Being loved is a wonderful feeling. To know that one person on this planet knows, understands, and values you enough to completely and wholly love you, the you that wakes up with messy hair, the you that laughs at inappropriate times, the you who makes stupid jokes, the you that is sometimes too sensitive, moody, or grumpy – without hesitation, without doubt is wonderful. And it really sucks to lose that, beyond my ability to put into words.

I lost who I was when Brandon died, I think I truly did. The person I am today is a complete stranger…I don’t recognize her.

I haven’t read a book in almost 6 months. I have tried; I simply can’t. I can’t focus, I have no desire to sit there and soak in another world. Reading used to be such a big part of me…I would read a book in one sitting, sometimes multiple times during the week. I have loved reading since I was eleven or twelve. Now that part of me is just…gone.
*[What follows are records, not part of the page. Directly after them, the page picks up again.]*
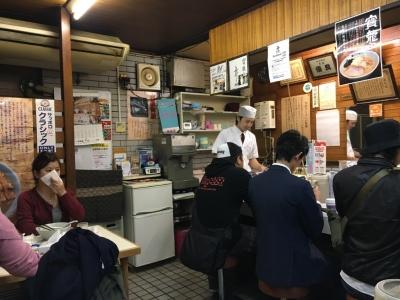 Sapporo201610-405.jpg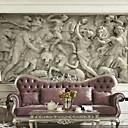 billige Trykk-Art Deco 3D Hjem Dekor Moderne Tapetsering, Lerret Materiale selvklebende nødvendig Veggmaleri, Tapet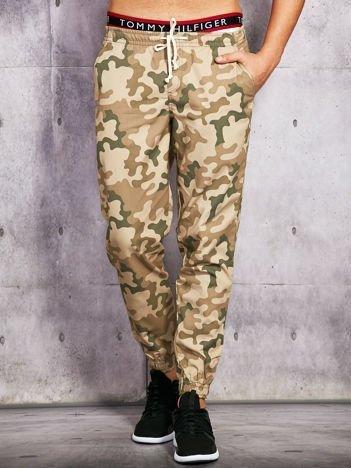Spodnie męskie moro beżowe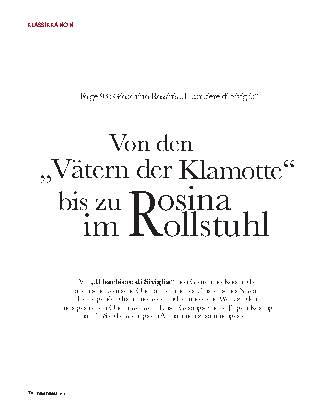"""Von den """"Vätern der Klamotte"""" bis zu Rosina im Rollstuhl"""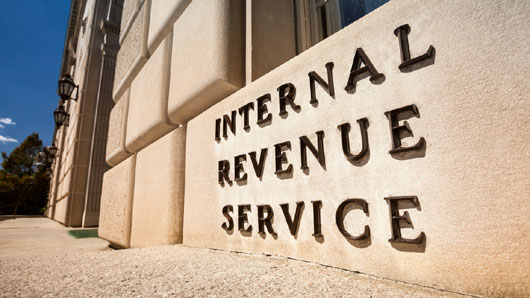 Top McCain aide urged IRS to audit conservative groups until 'financially ruinous'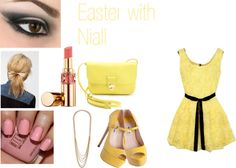 """Easter with Niall"" by foreveryoungonedirection ❤ liked on Polyvore"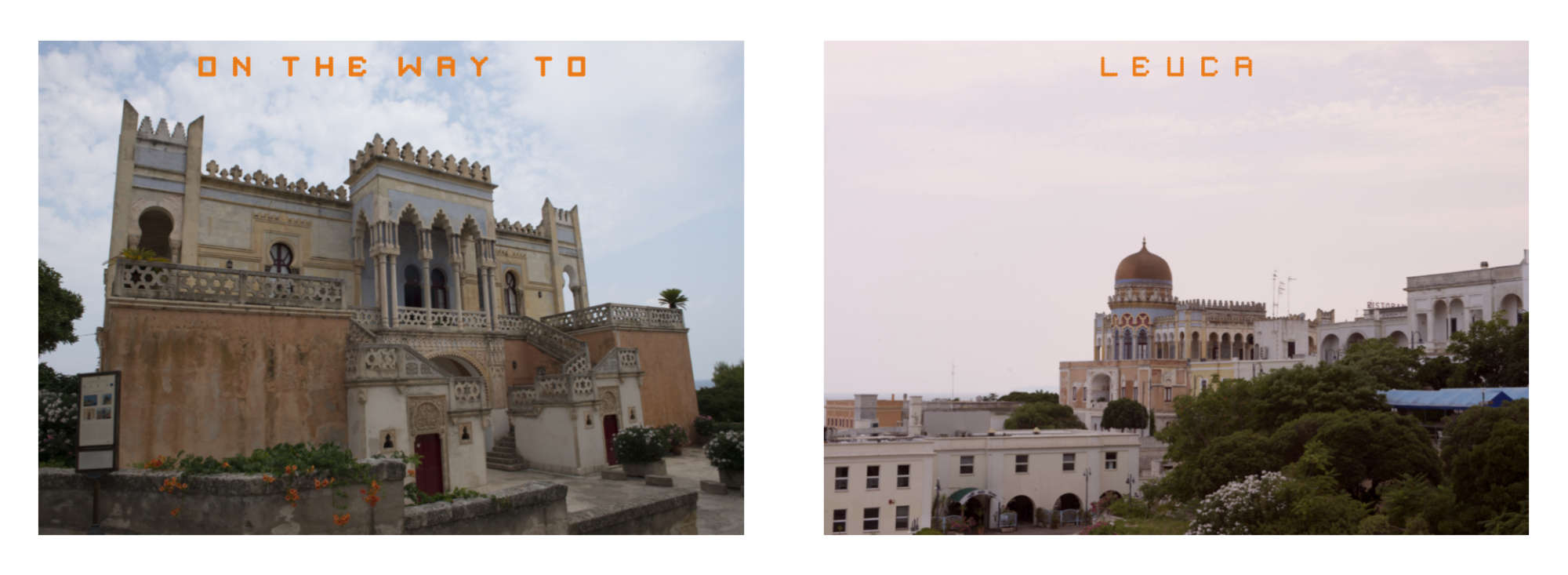 Puglia Album - PPages 16-17:  Luca and its antique monuments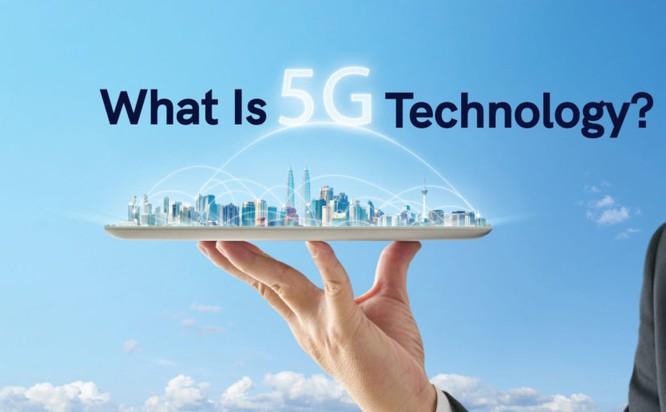 Điều gì làm nên sự khác biệt giữa 4G và 5G? ảnh 1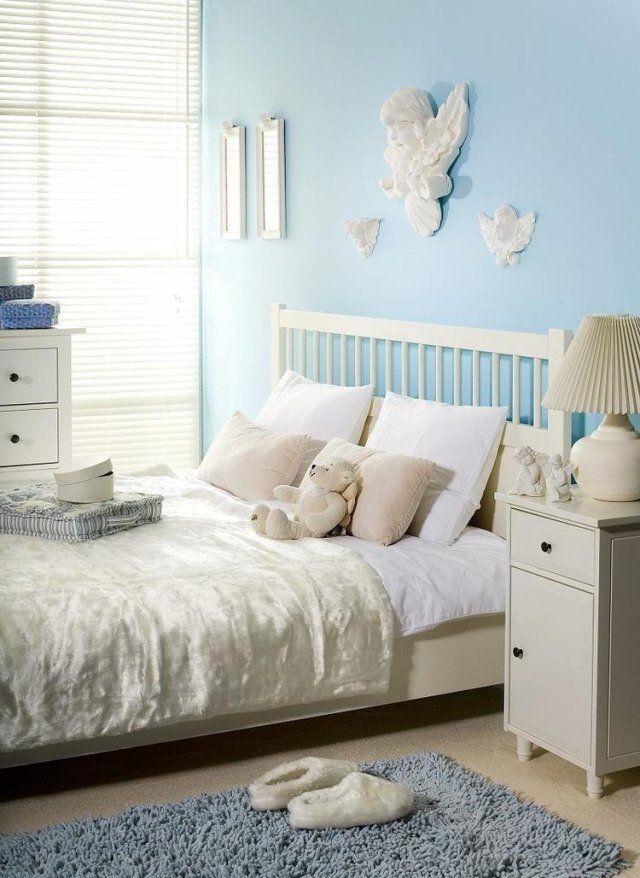 peinture-murale-couleur-bleu-claire | Chambre adulte | Pinterest ...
Sitting down in a comfortable chair on a rainy day and reading just doesn’t even sound appealing anymore.  It hurts me to realize that I may have lost that part of myself with Brandon’s death, and it makes me cry.

I haven’t made tea in almost 6 months, either. I used to drink tea daily; Brandon called me a tea snob. He used to be sweet and sometimes make me tea, bring it to me in one of my favorite mugs. I have so many different varieties of tea, so many different pots and cups, and they all sit packed away in a box now. I have no desire to touch or go near them. Why? Why can’t I do the two things I used to love so much?

All I do now when I get home is watch Netflix, or I go out and do things with people to keep myself busy, to keep myself moving, active. I used to love spending time by myself, reading, listening to music, drinking tea. Now it seems I can’t stand to be in my own company for too long, I need to have a distraction of some kind present.

I hate this. I hate that his death broke the person I was.